__課題一覧__
(A) 本文によると、『エドガルド・モルターラ ある少年の数奇な運命』はいつから全国公開されるか。
(B) 本文のうち「つまり異端審問からの連れ去り」を含む箇所から書き出し、「として返還を拒否したという。」まで写したうえで、その中の「モルターラ夫妻」を「エドガルドの両親」に置き換えること。

__本文抜粋__

--------------------

「教会が6歳の少年を連れ去り返還拒否」の超ド級スキャンダル描く『エドガルド・モルターラ ある少年の数奇な運命』鑑賞前ザックリ予習

『エドガルド・モルターラ ある少年の数奇な運命』©︎IBC MOVIE / KAVAC FILM / AD VITAM PRODUCTION / MATCH FACTORY PRODUCTIONS (2023)

19世紀“勝手に洗礼&少年連れ去り”事件

“19世紀のバチカン・スキャンダル”を描いた衝撃作『エドガルド・モルターラ ある少年の数奇な運命』が、2024年4月26日(金)より全国公開。本作は、ユダヤ人の少年が(何者かによって)カトリックの洗礼を受けたとされて教会に連れ去られるという、耳を疑うような実際の事件を映画化したものだ。

ちなみに(逆に混乱するかもしれないが)本作の時代背景を補足すると、日本では年号が天保から嘉永となり、ペリーが来航。新撰組や坂本龍馬のあれこれを経て明治時代に……な頃である。

カトリック教会 VS ユダヤ人ファミリー

1800年代なかば、ローマ教皇ピウス9世統治下のイタリア・ボローニャ(教皇領)。補佐官を名乗る男と警官たちが慎ましく暮らすモルターラ家を訪れ、「何者かによって密かに洗礼を受けた」として、まだ6歳のエドガルドを連れ去ろうとする。当然ながら家族は猛反発するが、教会法ではキリスト教徒以外には教徒を育てる権利がなく(=カトリックの教育を受けさせる義務がある)、家族も認知していない洗礼が有効とされてしまったのである。

つまり異端審問からの連れ去りなのだが、“誰がエドガルドに洗礼を授けたのか”は劇中で明らかにされる。とはいえ文字通りの意味の“連れ去り”であることには変わりなく、本作の原題/英題も『RAPITO/KIDNAPPED(誘拐)』と、まんまである。もちろん実際にモルターラ夫妻は泣き寝入りしなかったし、息子を取り戻すべく徹底的に戦った。欧米ユダヤ人コミュニティの協力や教皇の横暴に反発する世論の後押しもあったのだが、教会側は断固として返還を拒否したという。

--------------------

__提供資料__
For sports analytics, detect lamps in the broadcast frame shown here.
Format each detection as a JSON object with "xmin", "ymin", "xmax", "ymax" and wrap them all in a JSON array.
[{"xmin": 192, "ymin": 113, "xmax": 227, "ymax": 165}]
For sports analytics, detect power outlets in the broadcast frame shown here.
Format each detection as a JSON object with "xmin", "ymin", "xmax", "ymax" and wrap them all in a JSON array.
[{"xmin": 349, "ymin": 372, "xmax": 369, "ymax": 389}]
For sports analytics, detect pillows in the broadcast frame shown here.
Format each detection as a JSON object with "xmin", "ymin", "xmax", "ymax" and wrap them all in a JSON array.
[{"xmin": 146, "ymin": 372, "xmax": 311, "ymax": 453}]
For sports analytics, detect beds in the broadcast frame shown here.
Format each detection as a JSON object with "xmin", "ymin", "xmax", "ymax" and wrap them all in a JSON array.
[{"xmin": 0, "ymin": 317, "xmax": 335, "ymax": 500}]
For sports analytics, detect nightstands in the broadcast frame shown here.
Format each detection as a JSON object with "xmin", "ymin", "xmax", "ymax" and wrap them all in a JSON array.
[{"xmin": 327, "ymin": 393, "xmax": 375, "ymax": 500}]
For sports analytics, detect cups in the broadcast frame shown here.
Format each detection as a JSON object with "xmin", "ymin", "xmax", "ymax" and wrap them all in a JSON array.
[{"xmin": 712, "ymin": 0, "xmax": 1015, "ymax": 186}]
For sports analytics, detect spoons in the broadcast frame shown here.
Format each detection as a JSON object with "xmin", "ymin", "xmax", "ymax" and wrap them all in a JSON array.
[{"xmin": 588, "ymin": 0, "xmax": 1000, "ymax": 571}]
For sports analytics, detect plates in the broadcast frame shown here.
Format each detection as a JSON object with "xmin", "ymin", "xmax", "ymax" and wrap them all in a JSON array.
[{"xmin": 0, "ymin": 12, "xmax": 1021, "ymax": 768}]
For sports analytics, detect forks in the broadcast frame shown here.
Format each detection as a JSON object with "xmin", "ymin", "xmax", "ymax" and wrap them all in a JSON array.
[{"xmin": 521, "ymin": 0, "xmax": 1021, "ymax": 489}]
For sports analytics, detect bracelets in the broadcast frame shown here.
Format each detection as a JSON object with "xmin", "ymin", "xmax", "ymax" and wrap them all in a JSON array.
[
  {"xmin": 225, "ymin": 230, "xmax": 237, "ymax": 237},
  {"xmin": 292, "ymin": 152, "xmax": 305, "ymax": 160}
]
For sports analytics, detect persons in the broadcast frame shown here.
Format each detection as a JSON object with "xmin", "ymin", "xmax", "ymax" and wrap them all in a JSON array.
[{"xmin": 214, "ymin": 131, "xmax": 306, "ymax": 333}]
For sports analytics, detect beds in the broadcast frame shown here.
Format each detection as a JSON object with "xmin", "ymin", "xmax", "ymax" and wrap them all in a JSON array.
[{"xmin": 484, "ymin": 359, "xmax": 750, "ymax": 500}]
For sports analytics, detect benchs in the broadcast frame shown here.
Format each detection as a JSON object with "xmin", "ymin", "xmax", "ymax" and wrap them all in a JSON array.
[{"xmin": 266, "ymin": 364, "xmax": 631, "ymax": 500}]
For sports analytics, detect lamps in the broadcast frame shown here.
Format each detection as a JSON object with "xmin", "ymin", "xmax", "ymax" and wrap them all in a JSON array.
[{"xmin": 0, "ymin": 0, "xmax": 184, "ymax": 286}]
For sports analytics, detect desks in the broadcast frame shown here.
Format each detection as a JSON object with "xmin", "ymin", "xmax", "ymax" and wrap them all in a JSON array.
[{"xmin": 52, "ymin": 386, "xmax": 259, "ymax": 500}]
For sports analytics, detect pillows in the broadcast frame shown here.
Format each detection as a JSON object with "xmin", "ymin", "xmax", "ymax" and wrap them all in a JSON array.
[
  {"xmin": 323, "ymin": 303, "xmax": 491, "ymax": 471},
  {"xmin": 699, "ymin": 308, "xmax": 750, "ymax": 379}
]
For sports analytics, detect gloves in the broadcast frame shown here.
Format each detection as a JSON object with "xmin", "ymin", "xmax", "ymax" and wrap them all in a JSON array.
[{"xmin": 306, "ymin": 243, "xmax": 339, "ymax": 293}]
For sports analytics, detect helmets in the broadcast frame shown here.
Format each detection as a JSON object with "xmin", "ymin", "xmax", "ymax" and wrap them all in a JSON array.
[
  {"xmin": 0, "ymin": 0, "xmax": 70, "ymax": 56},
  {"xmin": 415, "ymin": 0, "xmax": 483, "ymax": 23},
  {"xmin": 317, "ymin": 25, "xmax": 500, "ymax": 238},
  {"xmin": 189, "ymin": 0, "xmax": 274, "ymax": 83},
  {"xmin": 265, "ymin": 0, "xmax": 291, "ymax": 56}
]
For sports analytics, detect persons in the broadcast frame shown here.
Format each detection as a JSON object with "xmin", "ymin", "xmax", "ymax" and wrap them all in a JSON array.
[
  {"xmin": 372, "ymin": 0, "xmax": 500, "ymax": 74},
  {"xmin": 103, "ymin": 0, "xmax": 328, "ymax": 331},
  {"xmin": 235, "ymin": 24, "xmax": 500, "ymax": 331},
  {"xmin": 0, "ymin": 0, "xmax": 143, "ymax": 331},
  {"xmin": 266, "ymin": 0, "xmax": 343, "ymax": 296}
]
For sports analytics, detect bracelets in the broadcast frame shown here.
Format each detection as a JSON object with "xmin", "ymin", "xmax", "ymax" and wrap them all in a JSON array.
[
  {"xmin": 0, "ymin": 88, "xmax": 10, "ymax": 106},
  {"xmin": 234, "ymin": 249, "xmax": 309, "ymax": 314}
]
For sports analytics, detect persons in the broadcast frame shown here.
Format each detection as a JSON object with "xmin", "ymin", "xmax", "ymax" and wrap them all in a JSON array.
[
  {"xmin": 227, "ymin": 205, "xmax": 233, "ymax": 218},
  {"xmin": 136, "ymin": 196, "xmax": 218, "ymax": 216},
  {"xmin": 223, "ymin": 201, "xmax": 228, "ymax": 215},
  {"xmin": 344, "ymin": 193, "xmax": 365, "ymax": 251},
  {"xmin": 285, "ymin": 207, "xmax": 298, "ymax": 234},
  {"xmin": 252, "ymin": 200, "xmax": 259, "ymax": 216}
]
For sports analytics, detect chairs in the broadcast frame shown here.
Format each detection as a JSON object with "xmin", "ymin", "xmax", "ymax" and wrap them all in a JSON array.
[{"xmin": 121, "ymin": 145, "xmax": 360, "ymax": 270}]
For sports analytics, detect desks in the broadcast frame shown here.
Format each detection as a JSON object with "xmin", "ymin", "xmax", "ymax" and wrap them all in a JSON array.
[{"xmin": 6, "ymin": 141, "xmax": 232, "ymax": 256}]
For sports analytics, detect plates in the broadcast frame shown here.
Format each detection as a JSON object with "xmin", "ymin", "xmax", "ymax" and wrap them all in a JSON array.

--------------------

__解答一覧__
(A) 2024年4月26日(金)から全国公開される。

(B)
つまり異端審問からの連れ去りなのだが、“誰がエドガルドに洗礼を授けたのか”は劇中で明らかにされる。とはいえ文字通りの意味の“連れ去り”であることには変わりなく、本作の原題/英題も『RAPITO/KIDNAPPED(誘拐)』と、まんまである。もちろん実際にエドガルドの両親は泣き寝入りしなかったし、息子を取り戻すべく徹底的に戦った。欧米ユダヤ人コミュニティの協力や教皇の横暴に反発する世論の後押しもあったのだが、教会側は断固として返還を拒否したという。